Se oggi sono quello che sono, professionalmente parlando, in buona parte lo devo a te. Siamo stati in giro insieme dal 2008 al 2016. Libia, Iraq, Tunisia, Siria. Tanti viaggi. Tante avventure. Ho imparato a lavorare come giornalista di guerra grazie ai tuoi consigli, osservando il tuo modo di lavorare, la tua cocciutaggine. Tu e i tuoi toscani puzzolenti. Spesso litigavamo. Spesso discutevo con te. A volte non mi piacevano certe tue metodologie di lavoro, ma tu eri Amedeo Ricucci e io potevo solo imparare da te. Era un rapporto un po’ strano, un po’ come quello tra padri e figli. Un rapporto conflittuale che poi è arrivato alla rottura, uguale a quei figli che si scrollano di dosso l’autorità dei padri troppo presenti nella loro vita, troppo importanti, perché devono e vogliono camminare con le proprie gambe. E i padri non accettano e i figli vedono ogni gesto come interferenza. E si spezza qualcosa.

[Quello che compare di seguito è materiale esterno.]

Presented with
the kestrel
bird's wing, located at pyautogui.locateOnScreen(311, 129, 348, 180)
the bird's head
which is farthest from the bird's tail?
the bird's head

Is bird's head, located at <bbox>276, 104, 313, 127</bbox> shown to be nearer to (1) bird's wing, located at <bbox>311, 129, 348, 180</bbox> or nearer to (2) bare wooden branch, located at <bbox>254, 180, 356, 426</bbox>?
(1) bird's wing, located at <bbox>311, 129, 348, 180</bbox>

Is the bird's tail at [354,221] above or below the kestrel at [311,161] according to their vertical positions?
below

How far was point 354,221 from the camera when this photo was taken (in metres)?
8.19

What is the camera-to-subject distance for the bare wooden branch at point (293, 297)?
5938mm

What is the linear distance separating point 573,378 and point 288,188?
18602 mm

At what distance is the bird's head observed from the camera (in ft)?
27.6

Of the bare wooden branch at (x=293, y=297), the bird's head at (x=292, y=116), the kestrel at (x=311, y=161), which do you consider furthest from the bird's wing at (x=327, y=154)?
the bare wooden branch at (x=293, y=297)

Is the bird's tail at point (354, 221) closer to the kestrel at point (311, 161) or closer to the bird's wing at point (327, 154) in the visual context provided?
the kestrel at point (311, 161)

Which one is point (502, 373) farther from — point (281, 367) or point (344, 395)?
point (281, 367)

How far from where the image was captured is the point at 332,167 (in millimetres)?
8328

Nel 2016 in Iraq abbiamo avuto il primo distacco. Il motivo ancora oggi non l’ho compreso pienamente e non lo saprò mai perché sei morto. Non lo abbiamo mai chiarito veramente, perché tu hai e io ho un carattere di merda, duro, spigoloso. Due caratteri simili. Ora te lo posso dire. E non è importante chi ha iniziato, il perché e cosa, ma è successo. E poi ti sei allontanato da tutti noi. E noi da te.
Credo che la tua malattia, che non è stata ‘fulminante’, come qualcuno ha scritto, ti abbia portato sempre di più ad isolarti in questi anni. E ti abbia anche un po’ incattivito. So cosa dicevi in giro di me e mi è dispiaciuto sentire certi tuoi commenti. Non c’eri quando è morta mia sorella, e io non c’ero quando sei stato operato. Ma tutto questo adesso non è importante, perché adesso non ci sei più e io non posso che prendermela con me stesso e con te. Perché io non ho fatto un gesto per parlarti e tu neanche. Perché siamo due persone irascibili, orgogliose. E’ andata così. Spero solo che tu non abbia sofferto troppo. Ci sono tanti modi per morire e noi sogniamo sempre quelli più romantici anche se poi, la maggior parte delle volte, non succede.
Ciao Amedeo. La prima cosa che avrei voluto dirti se ne avessi avuta l’occasione è che ti ho voluto veramente bene, che ti ho sempre voluto bene come un fratello più grande, più di un amico, a volte come un padre, e che ti ho odiato anche, ma non potrò farlo perché sei morto. E ora non posso più parlarti e Roberta non mi romperà tutte le volte dicendomi “jamme, eddai fate pace”. E questo è un altro conflitto irrisolto che mi porterò dietro nella mia vita. Uno in più.